I'm getting 19.6-7 MB/s in memory bandwidth (memcpy() timed with
gettimeofday() ) , so, considering this and some cache benchmark figures
from others, I'm assuming my system is normal.  I guess my memory
of better numbers before was faulty, unless the buffer cache code
has been played with a lot since pre-1.0?

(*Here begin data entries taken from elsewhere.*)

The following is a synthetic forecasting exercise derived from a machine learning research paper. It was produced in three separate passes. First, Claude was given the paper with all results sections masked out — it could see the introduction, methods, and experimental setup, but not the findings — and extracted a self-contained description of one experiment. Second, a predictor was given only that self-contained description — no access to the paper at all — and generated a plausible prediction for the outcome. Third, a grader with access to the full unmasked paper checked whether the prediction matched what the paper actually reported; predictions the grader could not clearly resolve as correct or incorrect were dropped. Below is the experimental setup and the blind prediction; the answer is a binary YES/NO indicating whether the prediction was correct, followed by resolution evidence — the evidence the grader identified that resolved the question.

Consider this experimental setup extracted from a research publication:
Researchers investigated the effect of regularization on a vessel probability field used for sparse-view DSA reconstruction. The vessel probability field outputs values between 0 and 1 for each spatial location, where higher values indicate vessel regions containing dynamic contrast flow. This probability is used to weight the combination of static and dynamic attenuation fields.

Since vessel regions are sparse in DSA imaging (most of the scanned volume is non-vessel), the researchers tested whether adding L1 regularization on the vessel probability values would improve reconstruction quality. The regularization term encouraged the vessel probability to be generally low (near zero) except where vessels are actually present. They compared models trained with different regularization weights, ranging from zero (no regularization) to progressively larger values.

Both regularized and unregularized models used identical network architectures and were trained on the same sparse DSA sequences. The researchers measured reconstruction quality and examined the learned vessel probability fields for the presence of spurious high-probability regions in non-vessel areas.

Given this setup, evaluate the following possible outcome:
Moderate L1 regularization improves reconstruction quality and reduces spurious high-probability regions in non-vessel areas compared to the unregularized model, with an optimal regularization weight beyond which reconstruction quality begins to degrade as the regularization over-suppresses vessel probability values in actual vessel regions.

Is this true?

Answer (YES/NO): NO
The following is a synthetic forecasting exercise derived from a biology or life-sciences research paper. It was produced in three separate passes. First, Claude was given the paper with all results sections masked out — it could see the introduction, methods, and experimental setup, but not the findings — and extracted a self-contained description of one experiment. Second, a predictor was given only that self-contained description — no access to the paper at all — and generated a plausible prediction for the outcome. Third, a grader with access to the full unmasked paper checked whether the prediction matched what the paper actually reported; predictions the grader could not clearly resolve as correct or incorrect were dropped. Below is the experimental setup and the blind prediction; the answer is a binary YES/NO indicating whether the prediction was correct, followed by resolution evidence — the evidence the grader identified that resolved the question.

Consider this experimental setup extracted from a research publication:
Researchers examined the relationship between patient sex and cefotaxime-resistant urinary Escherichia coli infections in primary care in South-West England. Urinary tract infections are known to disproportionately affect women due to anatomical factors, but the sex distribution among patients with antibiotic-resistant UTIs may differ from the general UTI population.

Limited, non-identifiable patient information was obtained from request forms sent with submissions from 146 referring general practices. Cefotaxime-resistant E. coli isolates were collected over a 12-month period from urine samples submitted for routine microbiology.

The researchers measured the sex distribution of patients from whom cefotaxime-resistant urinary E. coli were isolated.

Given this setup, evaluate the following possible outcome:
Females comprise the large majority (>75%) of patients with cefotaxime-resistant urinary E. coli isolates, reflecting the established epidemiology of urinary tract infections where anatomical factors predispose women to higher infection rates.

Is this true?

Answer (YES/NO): YES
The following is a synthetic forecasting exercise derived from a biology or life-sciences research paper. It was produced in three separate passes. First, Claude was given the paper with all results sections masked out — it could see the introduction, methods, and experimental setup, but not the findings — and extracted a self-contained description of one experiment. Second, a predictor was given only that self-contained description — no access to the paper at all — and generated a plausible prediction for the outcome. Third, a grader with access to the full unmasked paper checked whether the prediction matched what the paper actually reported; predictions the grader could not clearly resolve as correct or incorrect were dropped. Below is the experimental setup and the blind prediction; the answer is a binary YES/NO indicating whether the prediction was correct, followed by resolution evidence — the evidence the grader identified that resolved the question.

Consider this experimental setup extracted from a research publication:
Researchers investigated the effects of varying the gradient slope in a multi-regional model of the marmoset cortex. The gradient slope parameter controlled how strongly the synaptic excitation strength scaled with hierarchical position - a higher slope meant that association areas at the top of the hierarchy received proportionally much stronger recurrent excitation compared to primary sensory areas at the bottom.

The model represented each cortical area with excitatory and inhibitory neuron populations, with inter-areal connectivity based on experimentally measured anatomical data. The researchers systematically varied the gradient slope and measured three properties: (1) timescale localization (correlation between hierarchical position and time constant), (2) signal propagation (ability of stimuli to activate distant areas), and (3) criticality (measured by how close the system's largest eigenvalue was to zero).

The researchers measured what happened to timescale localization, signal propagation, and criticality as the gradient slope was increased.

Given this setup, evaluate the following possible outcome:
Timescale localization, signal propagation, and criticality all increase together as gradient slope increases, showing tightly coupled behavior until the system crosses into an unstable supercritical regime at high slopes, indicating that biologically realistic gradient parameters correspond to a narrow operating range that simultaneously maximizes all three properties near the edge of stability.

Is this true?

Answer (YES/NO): NO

-Craig (who was posting from wife mkshenk's acct)
--
"A psychotic is a guy  |  Craig A. Johnston                     |  MS:

 what's going on."     |  finger for PGP public key             |   Inside"
   -- W.S. Burroughs   |  (C) 1995; all slights deserved.       |

 
 
 

Buffer cache lousy throughput?

Post by system adm » Tue, 17 Jan 1995 23:42:16







: >>
: >>Ok, here's what's up:  when I use iozone to test buffer cache throughput
: >>(iozone 10 for me, on a 32 meg system) I get 4 megs/sec plus change.
: >>When I do this I usually have about 26 megs free for buffer cache.
: >> [snip]
: >
: >You might time your memcpy(): the memory speeds may actually be
: >something of a bottle-neck here.  On my Pentium-90, I get only 18MB/s in
: >memory bandwidth with a normal "memcpy()".  And the buffer cache will be
: >slower due to having more overhead than just the copy (but you're
: >probably right about the overhead being a bit too much).
: >
: >          Linus

: I'm getting 19.6-7 MB/s in memory bandwidth (memcpy() timed with
: gettimeofday() ) , so, considering this and some cache benchmark figures
: from others, I'm assuming my system is normal.  I guess my memory
: of better numbers before was faulty, unless the buffer cache code
: has been played with a lot since pre-1.0?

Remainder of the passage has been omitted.